(Source):
* Begin *

Outsourced (2010–2011): Season 1, Episode 2 - The Measure of a Manmeet - full transcript

When Todd reluctantly begins employee evaluations, the staff becomes nervous about their job security. After Todd's boss Jerry reviews the sales numbers, he tells Todd to fire one of his employees. Unwilling to lose a team member without a fight, Todd hatches a plan to save his staffer.

Morning.
Good morning.

Good. Classic.

Morning.
Morning.

Oh, hello.
This morning on the bus,

there was a woman who looked
like she had 13 fingers...

Gupta is finally speechless.
I love this deer, man.

When I was 12-years-old, I went to
the zoo with my sister in Pondicherry

and we saw a deer
get mauled by a tiger.

And the tigers
were scary.

Good morning.
Good morning.

Good morning.
Why isn't anyone working?



Why is there
rice on the floor?

Why is there a deer
on the wall?

* End *

(Entries supplied):

* Begin *

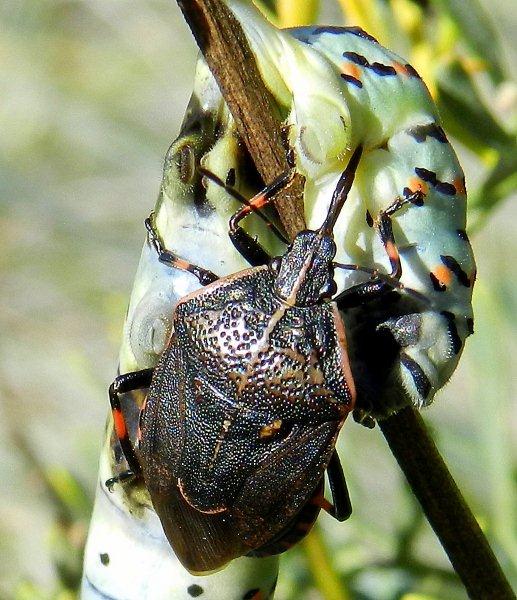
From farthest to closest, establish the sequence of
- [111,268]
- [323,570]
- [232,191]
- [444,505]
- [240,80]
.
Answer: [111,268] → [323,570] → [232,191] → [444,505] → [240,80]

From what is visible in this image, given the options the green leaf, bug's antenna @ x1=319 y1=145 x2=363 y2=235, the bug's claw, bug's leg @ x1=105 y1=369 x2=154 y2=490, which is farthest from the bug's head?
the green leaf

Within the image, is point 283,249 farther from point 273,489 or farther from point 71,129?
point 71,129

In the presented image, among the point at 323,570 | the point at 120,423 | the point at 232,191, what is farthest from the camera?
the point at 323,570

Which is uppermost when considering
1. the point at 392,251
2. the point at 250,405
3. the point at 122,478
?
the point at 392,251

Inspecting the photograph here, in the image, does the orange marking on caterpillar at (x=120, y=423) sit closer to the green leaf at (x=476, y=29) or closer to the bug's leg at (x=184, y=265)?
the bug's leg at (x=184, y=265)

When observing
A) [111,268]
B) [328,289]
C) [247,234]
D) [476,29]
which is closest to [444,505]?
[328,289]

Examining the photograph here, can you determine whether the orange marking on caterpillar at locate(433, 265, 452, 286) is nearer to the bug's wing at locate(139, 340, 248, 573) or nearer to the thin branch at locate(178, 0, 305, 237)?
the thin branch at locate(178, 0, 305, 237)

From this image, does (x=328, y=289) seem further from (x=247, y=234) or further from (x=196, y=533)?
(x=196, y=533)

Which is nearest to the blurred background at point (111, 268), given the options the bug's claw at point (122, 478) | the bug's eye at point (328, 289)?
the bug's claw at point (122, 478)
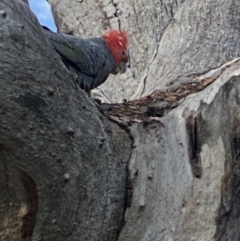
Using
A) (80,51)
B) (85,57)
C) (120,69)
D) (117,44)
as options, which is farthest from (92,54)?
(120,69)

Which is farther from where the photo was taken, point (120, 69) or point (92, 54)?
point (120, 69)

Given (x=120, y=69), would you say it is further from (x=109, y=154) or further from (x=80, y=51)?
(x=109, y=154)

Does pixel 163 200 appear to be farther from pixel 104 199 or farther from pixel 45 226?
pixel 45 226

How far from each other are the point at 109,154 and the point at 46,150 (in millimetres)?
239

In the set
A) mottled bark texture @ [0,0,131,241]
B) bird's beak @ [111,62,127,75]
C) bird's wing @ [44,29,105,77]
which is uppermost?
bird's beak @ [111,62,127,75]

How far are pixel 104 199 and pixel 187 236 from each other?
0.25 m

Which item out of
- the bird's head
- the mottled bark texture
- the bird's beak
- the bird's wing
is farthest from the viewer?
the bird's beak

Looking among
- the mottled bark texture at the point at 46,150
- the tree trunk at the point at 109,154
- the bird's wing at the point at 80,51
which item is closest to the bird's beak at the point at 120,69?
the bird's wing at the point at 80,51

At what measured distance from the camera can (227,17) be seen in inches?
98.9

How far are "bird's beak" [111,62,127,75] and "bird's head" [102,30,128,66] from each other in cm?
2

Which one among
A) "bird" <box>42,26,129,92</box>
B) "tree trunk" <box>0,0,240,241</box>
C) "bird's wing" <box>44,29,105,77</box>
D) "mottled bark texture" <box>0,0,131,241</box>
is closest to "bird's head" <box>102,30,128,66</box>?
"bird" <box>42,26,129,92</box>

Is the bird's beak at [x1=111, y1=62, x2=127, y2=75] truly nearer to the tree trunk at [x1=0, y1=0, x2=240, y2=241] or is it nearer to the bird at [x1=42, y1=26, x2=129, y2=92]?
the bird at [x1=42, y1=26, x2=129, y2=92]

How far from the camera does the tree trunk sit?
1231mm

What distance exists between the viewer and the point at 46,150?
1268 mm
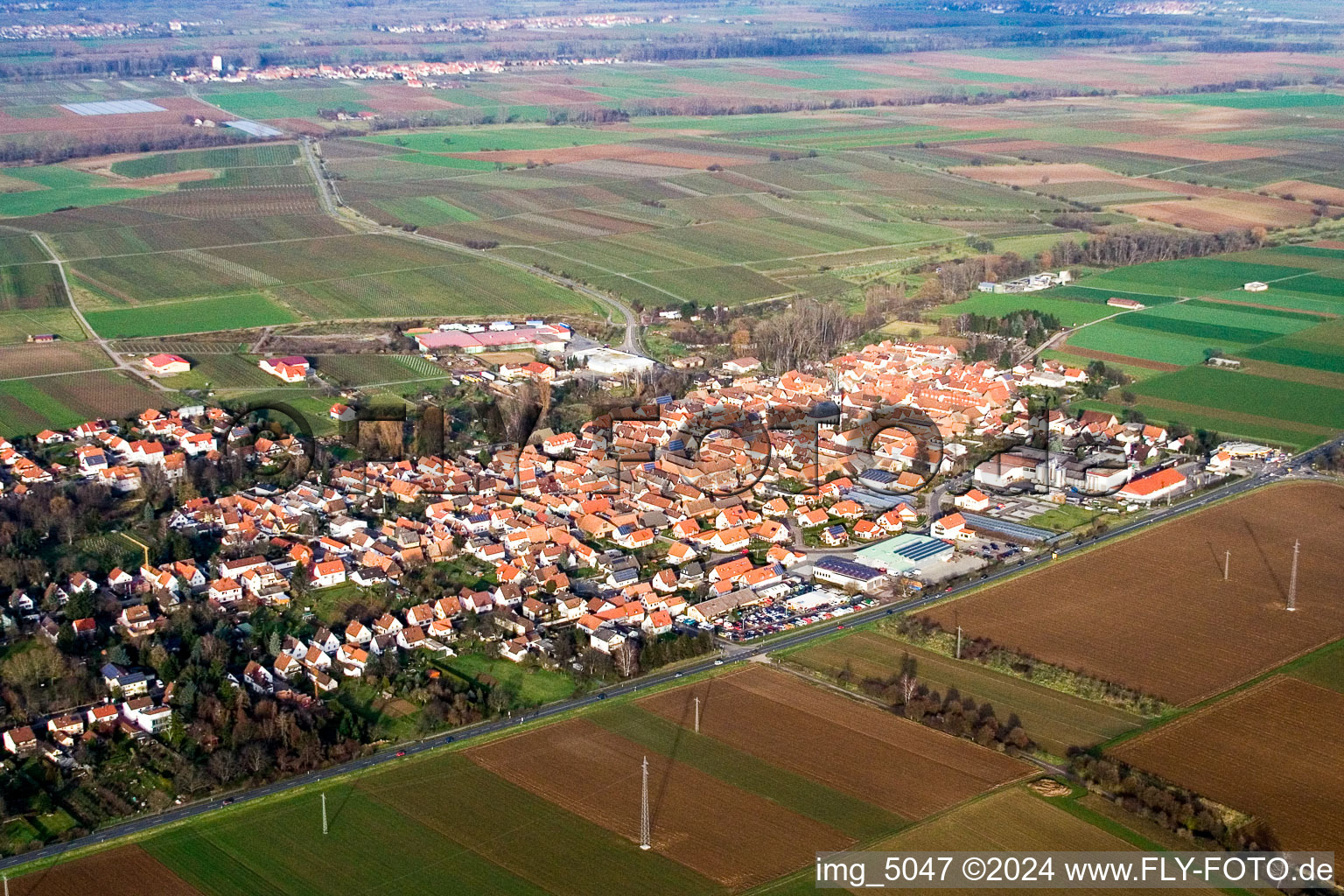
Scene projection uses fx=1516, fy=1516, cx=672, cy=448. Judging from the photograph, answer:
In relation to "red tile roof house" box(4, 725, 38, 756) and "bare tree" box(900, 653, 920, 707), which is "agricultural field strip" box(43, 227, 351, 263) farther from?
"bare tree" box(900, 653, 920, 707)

* End *

(Exercise description): Reproduce word for word the part of the episode transcript starting with "there was a" and going on through "by a tiger.".

(Full answer):
there was a woman who looked
like she had 13 fingers...

Gupta is finally speechless.
I love this deer, man.

When I was 12-years-old, I went to
the zoo with my sister in Pondicherry

and we saw a deer
get mauled by a tiger.